STATED TASK —
Copy the text of the material below word for word, omitting the pictures.

RECORDS SHOWN —
--- BEGIN ---

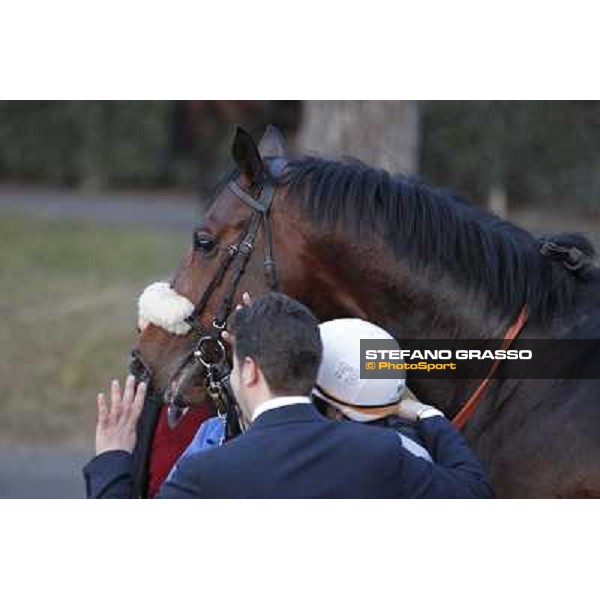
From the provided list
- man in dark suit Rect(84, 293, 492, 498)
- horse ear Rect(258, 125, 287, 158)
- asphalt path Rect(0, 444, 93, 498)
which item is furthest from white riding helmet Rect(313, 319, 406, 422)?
asphalt path Rect(0, 444, 93, 498)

--- END ---

EXPECTED ANSWER —
From the provided list
- man in dark suit Rect(84, 293, 492, 498)
- horse ear Rect(258, 125, 287, 158)
- asphalt path Rect(0, 444, 93, 498)
which item is furthest from white riding helmet Rect(313, 319, 406, 422)?
asphalt path Rect(0, 444, 93, 498)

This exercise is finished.